Thiazide diuretics reduce urinary calcium excretion (hypocalciuria) through enhanced calcium reabsorption in the distal convoluted tubule — this positive effect on calcium balance may help preserve bone mineral density; multiple observational studies have shown lower hip fracture rates in patients taking thiazides; while the evidence is not from randomized fracture endpoint trials, the biological plausibility and observational consistency support considering a thiazide as part of the antihypertensive regimen in an osteoporotic patient; this is a secondary benefit that complements the primary indication for BP control.

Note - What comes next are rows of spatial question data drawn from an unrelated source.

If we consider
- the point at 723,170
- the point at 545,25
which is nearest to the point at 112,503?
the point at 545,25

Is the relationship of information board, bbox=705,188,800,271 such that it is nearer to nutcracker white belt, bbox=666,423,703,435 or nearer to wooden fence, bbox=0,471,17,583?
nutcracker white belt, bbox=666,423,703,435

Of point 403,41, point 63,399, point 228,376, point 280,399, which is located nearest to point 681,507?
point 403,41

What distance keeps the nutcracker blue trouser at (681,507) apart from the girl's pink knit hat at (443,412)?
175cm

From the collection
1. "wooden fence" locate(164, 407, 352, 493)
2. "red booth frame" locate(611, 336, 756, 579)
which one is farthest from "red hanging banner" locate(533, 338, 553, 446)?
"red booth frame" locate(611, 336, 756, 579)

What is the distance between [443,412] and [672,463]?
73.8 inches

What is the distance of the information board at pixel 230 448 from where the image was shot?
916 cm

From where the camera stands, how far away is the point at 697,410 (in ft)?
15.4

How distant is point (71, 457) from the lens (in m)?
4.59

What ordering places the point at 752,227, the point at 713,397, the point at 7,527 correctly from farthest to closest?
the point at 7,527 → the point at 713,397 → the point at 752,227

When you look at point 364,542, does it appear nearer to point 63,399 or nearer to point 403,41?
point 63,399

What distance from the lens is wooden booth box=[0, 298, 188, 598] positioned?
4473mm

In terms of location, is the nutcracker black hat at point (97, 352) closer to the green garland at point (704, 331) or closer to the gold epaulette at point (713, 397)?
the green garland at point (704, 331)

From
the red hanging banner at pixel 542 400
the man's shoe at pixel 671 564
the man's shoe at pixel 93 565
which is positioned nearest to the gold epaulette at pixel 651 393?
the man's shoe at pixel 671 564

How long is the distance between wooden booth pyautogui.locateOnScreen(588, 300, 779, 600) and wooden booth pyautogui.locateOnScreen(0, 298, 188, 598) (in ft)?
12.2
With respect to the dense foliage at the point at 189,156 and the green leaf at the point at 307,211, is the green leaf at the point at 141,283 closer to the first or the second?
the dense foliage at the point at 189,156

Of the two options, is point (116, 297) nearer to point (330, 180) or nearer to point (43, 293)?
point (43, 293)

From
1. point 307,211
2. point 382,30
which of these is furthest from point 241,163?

• Option A: Option A is incorrect — ACE inhibitors do not adversely affect bone through the mechanism described; they are not contraindicated in osteoporosis.
• Option B: Option B is incorrect — while there is some mechanistic interest in beta-blockers and bone (beta-2 receptors on osteoblasts), the clinical evidence for fracture prevention is inconsistent and beta-blockers are not recommended for osteoporosis treatment; this is not an established antihypertensive selection criterion.
• Option D: Option D is incorrect — dihydropyridine CCBs are not contraindicated in osteoporosis; osteoblast calcium channel blockade causing impaired mineralization is not an established clinical concern at therapeutic doses.
• Option E: Option E is incorrect — loop diuretics cause hypercalciuria (increased urinary calcium excretion) which has the opposite effect — increasing calcium loss and potentially worsening osteoporosis; they are specifically less preferred than thiazides in patients with osteoporosis or nephrolithiasis.

ANSWER: E

Rationale:

Adding chlorthalidone is the appropriate third agent — this patient is on the evidence-based ACE inhibitor plus dihydropyridine CCB backbone (supported by ACCOMPLISH); adding a thiazide diuretic completes the three-drug standard combination addressing three complementary mechanisms: RAAS blockade (ACE inhibitor), direct vasodilation (CCB), and volume reduction (thiazide); his potassium of 4.0 mEq/L provides adequate margin for thiazide-associated hypokalemia; chlorthalidone is preferred over hydrochlorothiazide for its longer half-life and superior outcome trial evidence (ALLHAT, SHEP).

• Option A: Option A is incorrect — while maximizing one drug before adding another is sometimes appropriate, lisinopril 20 mg is already at a clinically effective dose; doubling to 40 mg provides modest additional BP reduction with increased side effect risk; adding a complementary-mechanism drug is generally more effective.
• Option C: Option C is incorrect — spironolactone is an evidence-based fourth agent in resistant hypertension (PATHWAY-2 trial) but this patient is on only two agents and has no evidence of primary aldosteronism; empirical spironolactone as a universal third agent is not guideline-supported.
• Option D: Option D is incorrect — verapamil does not provide superior BP lowering compared to amlodipine at equivalent antihypertensive doses; switching CCBs would also introduce negative inotropic risk and drug interaction concerns without the benefit of addressing a new mechanism.
• Option B: Option B is incorrect — beta-blockers are not the guideline-recommended universal third-line agent; they are appropriate when a compelling indication exists (post-MI, HFrEF, AF rate control) but in uncomplicated hypertension the thiazide addition to complete the ACE+CCB+thiazide triple is more evidence-based.